Cellular network performance prediction

Verizon has multiple cell towers (which have an antenna and the base station) in different geographic locations and we’re collecting multiple parameters on a daily basis from those base stations.

Those parameters are impacting some of the key KPIs of the quality of service parameters, such as bearer drop, SIP, and handover failure. That can cause someone to lose connection while on the phone or when trying to transmit data.

The global market size is $9 billion. We are not saying Verizon is making $9 billion, but it's an overall size for the particular use case where we’re trying to save money for the company, or we’re trying to retain the customers because of the superior performance of the network.

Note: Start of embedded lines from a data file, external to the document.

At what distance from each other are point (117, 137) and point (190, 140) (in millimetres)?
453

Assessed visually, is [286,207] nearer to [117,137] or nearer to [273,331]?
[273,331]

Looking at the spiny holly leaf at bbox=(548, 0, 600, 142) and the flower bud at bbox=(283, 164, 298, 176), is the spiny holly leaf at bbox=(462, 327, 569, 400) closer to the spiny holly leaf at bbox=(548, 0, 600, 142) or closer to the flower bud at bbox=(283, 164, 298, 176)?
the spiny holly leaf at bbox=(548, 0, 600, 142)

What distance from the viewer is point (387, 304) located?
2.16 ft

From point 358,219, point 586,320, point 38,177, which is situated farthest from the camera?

We’re trying to solve a couple of key things:

  • How to optimize the base station parameters in the best possible way? The current way of doing things is manual where network operators make random changes to the parameters and they try to bring those KPI values inbound. However, there’s a possibility of a lot of errors with this manual work.
  • How to best predict the base station parameters for the next day or the day after so it's fully automated by using ML concepts.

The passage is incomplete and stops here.